Campanhas enfrentam os ‘haters’ na internet

Campanhas enfrentam os ‘haters’ na internet

Ao defender posições sobre determinados temas, marcas já se prepararam para eventuais críticas

Fernando Scheller, O Estado de S.Paulo

11 Dezembro 2017 | 05h00

No Dia das Crianças, a marca Omo, da Unilever, decidiu debater estereótipos sobre brincadeiras infantis em sua página no Facebook, argumentando que meninas e meninos não precisam se ater somente a brincadeiras tradicionalmente a eles associados. Foi o suficiente para que uma chuva de críticas se formasse nos comentários sobre a ação publicitária, com promessas de boicotes à marca e acusações de defesa de “ideologia do gênero”.

Esse é só um exemplo de temas sensíveis que podem ser expostos aos “haters” da internet – indivíduos ou grupos de pessoas que usam a web para defender suas posições de forma veemente. Questões ligadas a gênero, orientação sexual e combate a preconceitos costumam ser estopim desse tipo de reação online. 

Para o vice-presidente de criação da agência Young & Rubicam, Rafael Pitanguy, é inevitável que as marcas fiquem expostas a comentários negativos. Mas ele não vê outra opção: “A publicidade não pode ficar à margem das discussões sociais. Uma marca sempre está expressando uma opinião, até quando repete os padrões que dominam a sociedade.”

Um dos próximos trabalhos da Y&R, para a operadora de telefonia Vivo, aborda vários assuntos potencialmente sensíveis ao mesmo tempo. A campanha, que estreia nesta semana, propõe que as pessoas repensem seus conceitos sobre importância cultural sobre arte de rua e funk, passando pela opção de formar ou não uma família e aportando na visão sobre os refugiados que tiveram de abandonar seus países.

Escolhas. Segundo o vice-presidente de marketing e vendas da Vivo, Marcio Fabbris, a campanha é o ápice de um caminho que a empresa começou a trilhar há mais de um ano. E o executivo está ciente de que o filme de fim de ano da marca poderá incomodar algumas pessoas. 

Em uma campanha veiculada neste ano, a empresa mostrou um casal de homens representando uma família, o que já foi o suficiente para gerar queixas em redes sociais. “Agora, a gente teve o cuidado de fazer um filme sensível, que incentiva as pessoas a repensarem sua posição, e não ficarem presas ao que dizem seus grupos de WhatsApp”, explica Fabbris. 

Para o executivo da Young & Rubicam, as marcas precisam ter calma para entender que a reação negativa na internet não significa que a sociedade como um todo esteja repelindo uma determinada abordagem. “Os ‘haters’ não representam a visão de todos”, diz o publicitário. “Acho que as empresas precisam se preparar para argumentar e mostrar seus pontos de vista.”

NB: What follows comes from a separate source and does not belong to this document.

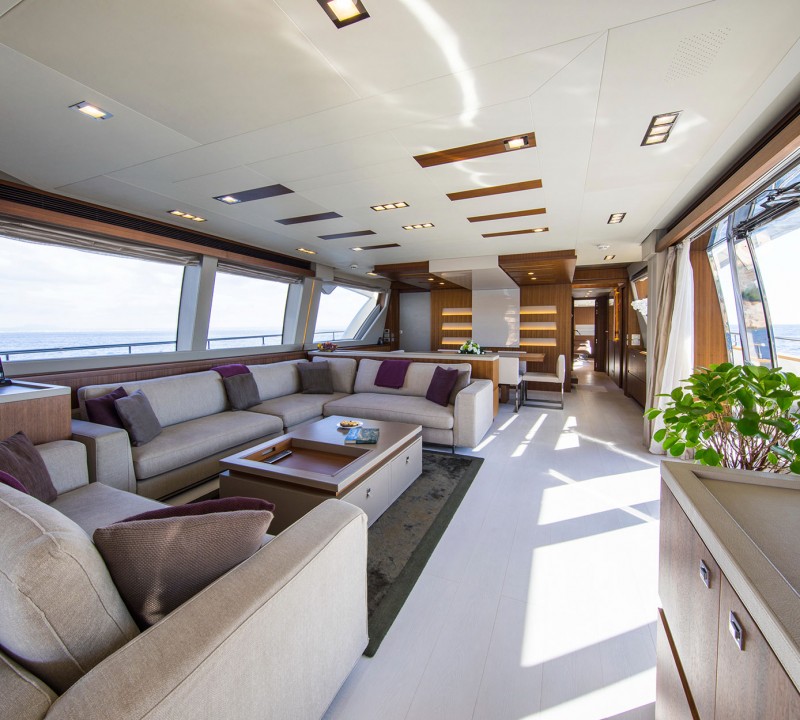 Main Salon With Sliding Side Doors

Além da campanha que será exibida na televisão, a Y&R também produziu alguns minidocumentários que ficarão disponíveis na web. Esses conteúdos vão mostrar histórias como a de Razan Suliman, de 27 anos, que nasceu em Aleppo, na Síria, e teve de deixar seu país por causa da guerra civil. Ela descobriu no tortuoso trajeto rumo ao Brasil que estava grávida – seu filho, Adam, já nasceu em terras brasileiras. 

Histórico. Entre os primeiros exemplos de empresa que “segurou o rojão” de críticas está o Grupo Boticário, que lançou um filme do Dia dos Namorados, em 2015, mostrando casais homossexuais. A opção narrativa criada pela AlmapBBDO acabou gerando uma reclamação contra a empresa no Conar, órgão de autorregulamentação publicitária, que pedia a retirada do conteúdo do ar. 

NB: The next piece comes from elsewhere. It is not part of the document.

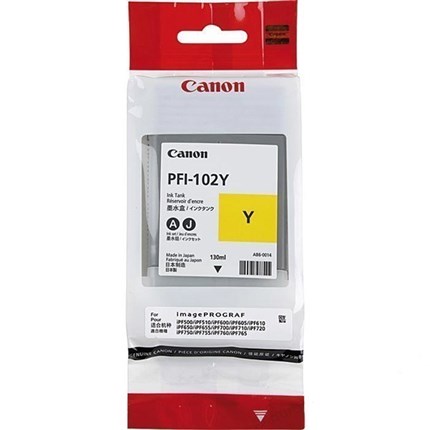 Canon PFI-102Y - 0898B001 tinta amarillo original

Apesar da ação dos “haters”, que se organizaram para dar avaliação negativa ao vídeo no You Tube, a empresa decidiu defender o conteúdo. Ao Estado, a diretora de Comunicação do Boticário, Cristiane Irigon, disse que a empresa não se interessa em fazer campanhas “mornas” e que não sejam passíveis de gerar discussão. “Tudo o que colocamos no ar carrega nossa verdade, nossa essência e o que realmente acreditamos”, frisou a executiva.

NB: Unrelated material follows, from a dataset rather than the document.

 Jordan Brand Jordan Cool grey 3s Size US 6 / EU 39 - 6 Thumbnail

No caso recente da marca de sabão Omo, as reações negativas foram respondidas individualmente pela equipe de redes sociais da marca, que tentava explicar as intenções da campanha. Em nota enviada à reportagem, a Unilever disse que a publicidade teve apenas a intenção de mostrar que “mais importante do que o brinquedo é a brincadeira, o aprendizado e os momentos positivos que resultam desta experiência”.